** Reading passage **

::::

In March 2014, Zairil was promoted to the post of executive director and continued to hold this post until December 2016, when he stepped down to take over the reins of the Football Association of Penang. He has since been appointed a Senior Fellow of Penang Institute.

=== Member of Parliament (2013–2018) ===
In the 2013 general election, Zairil won the Bukit Bendera parliamentary seat polling 45,591 votes defeating Barisan National candidate with 32,778 majority. He also gained one of the highest majorities in the election. He was also the youngest candidate to win a federal seat in the election at the age of 30.

=== Member of the Penang State Legislative Assembly (since 2018) ===
In the 2018 Penang state election, Zairil was fielded to contest the Tanjong Bunga seat where he faced off against Barisan Nasional Penang Chairman Teng Chang Yeow. Considered one of the more challenging seats due to controversies involving the former Tanjong Bunga MLA from DAP who had left the party, Zairil went on to defeat Teng by a margin of 9,343 votes, nearly doubling the margin in the previous election. Following his defeat, Teng announced his retirement from politics. Zairil was not nominated to contest his Bukit Bendera seat after holding for a term from 2013 to 2018 and hence transferred to the Penang state level from the federal level.

=== Member of the Penang State Executive Council (since 2018) ===
With Pakatan Harapan emerging victorious and being reelected to the power as the Penang state government in the 2018 Penang state election as well as elected to the power as federal government for the very first time in the 2018 general election, then Chief Minister of Penang Lim Guan Eng was appointed the new Minister of Finance and transferred to the federal level by then Prime Minister Mahathir Mohamad, while National Vice Chairman and State Chairman of Penang of DAP and EXCO member Chow Kon Yeow took over the reins as new Chief Minister of Penang. A new Penang State Executive Council was formed with Zairil being appointed member for Public Works, Utilities and Flood Mitigation. During a mid-term review exercise, Zairil took new portfolios and relinquished the old ones, which are the Infrastructure and Transport, with the latter being an additional portfolio.

Following his re-election to the Penang State Assembly in 2023, Zairil was reappointed a Penang State Executive Councillor holding the Infrastructure, Transport and Digital portfolios.

==Personal life==
In December 2018, Zairil married lawyer and political activist Dyana Sofya Mohd Daud who was also a candidate in the 2014 Telok Intan by-election. In 2020, Zairil formed a rock band called Priwayat, in which he is the pianist and songwriter.

::::

** Supplied information **

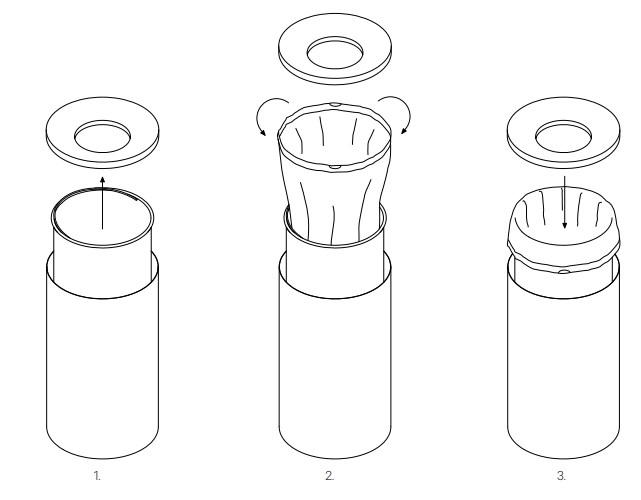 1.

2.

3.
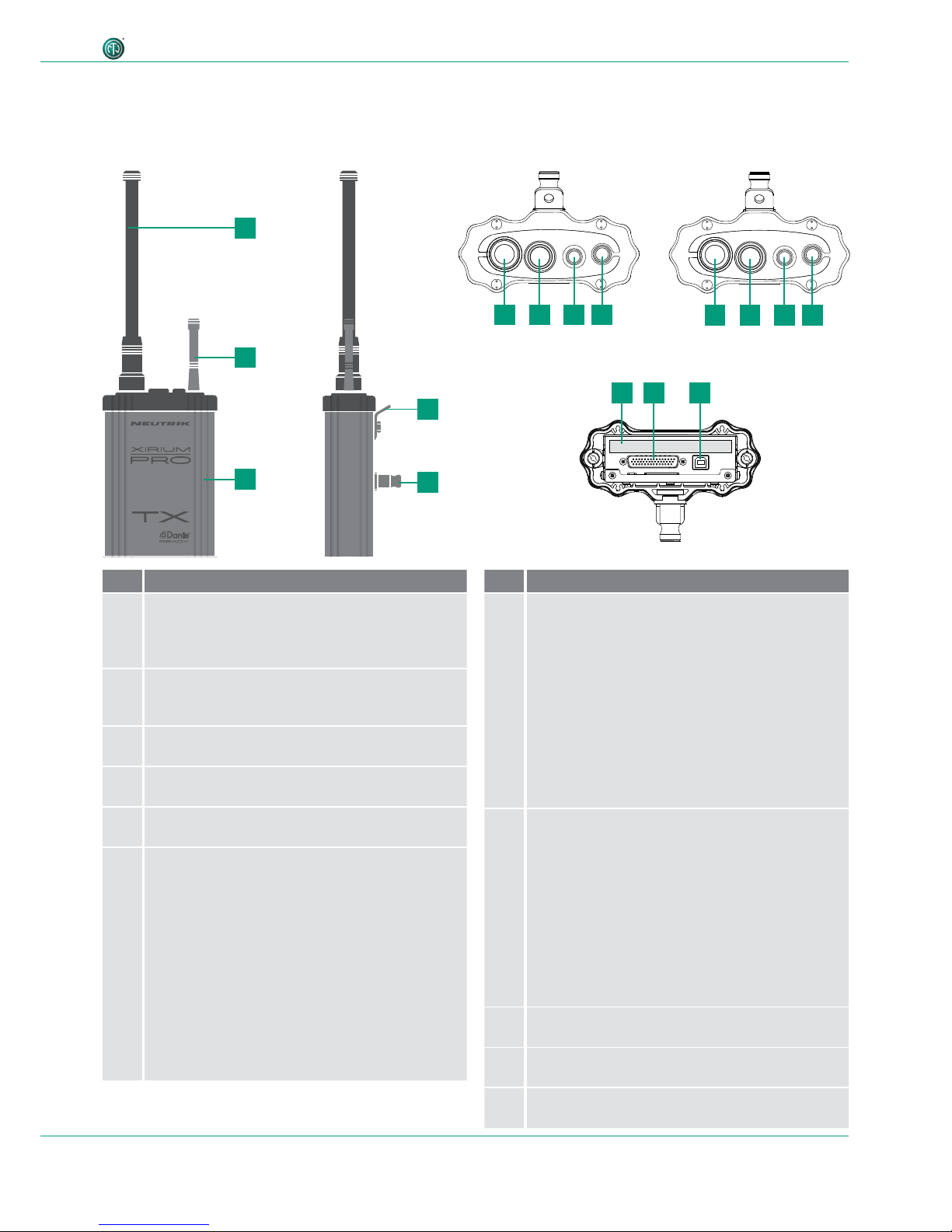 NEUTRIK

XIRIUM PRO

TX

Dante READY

::::

** Questions to answer **
(1) In the text about Zairil, by what margin did he defeat Teng Chang Yeow for the Tanjong Bunga seat?
(2) Write the next part of the text about Zairil, picking up right after its final sentence.
The entries are separate material and have nothing to do with the text about Zairil.

** Numbered answers **
(1) 9,343 votes

(2)
==Election results==

Parliament of Malaysia
| Year | Constituency | Candidate |  | Votes | Pct | Opponent(s) |  | Votes | Pct | Ballots cast | Majority | Turnout |
|---|---|---|---|---|---|---|---|---|---|---|---|---|
| 2013 | P048 Bukit Bendera |  | Zairil Khir Johari (DAP) | 45,591 | 77.93% |  | Teh Leong Meng (Gerakan) | 12,813 | 21.90% | 59,114 | 32,778 | 83.16% |

Penang State Legislative Assembly
| Year | Constituency | Candidate |  | Votes | Pct | Opponent(s) |  | Votes | Pct | Ballots cast | Majority | Turnout |
| 2018 | N22 Tanjong Bunga |  | Zairil Khir Johari (DAP) | 13,245 | 76.37% |  | Teng Chang Yeow (Gerakan) | 3,902 | 22.50% | 17,571 | 9,343 | 80.72% |
|  | Chua Cheong Wee (PRM) | 122 | 0.70% |
|  | Lee Zheng Yong (MUP) | 74 | 0.43% |
| 2023 |  | Zairil Khir Johari (DAP) | 13,257 | 72.82% |  | Hng Chee Wey (Gerakan) | 4,430 | 24.33% | 18,331 | 8,827 | 62.19% |
|  | Lee Chui Wah (PRM) | 518 | 2.85% |

== Publications ==
Zairil was a columnist for the now-defunct news portal, The Malaysian Insider, from 2011 until its closure in 2016. He currently writes regularly for The Penang Monthly. In 2017, he published his first book, Finding Malaysia: Making Sense of an Eccentric Nation, a collection of his selected writings on identity politics, political Islam, federalism and education. Finding Malaysia proved to be one of publisher Gerakbudaya's best-selling books of 2017.

Zairil has also published book chapters in Secularism, Religion, and Democracy in Southeast Asia by Vidhu Verma, Policies and Politics in Malaysian Education: Education Reforms, Nationalism and Neoliberalism by Cynthia Joseph, Dialog: Thoughts on Tunku's Timeless Thinking by the think tank IDEAS, and Young and Malay: Growing up in Multicultural Malaysia by Ooi Kee Beng and Wan Hamidi Hamid.

==Awards and honours==

In recognition of his contributions to the engineering profession, Zairil was conferred the Honorary Fellow Award by the Institution of Engineers Malaysia (IEM) at their 64th Annual Dinner and Awards Night 2023, alongside Malaysian deputy prime minister Dato' Sri Fadillah Yusof.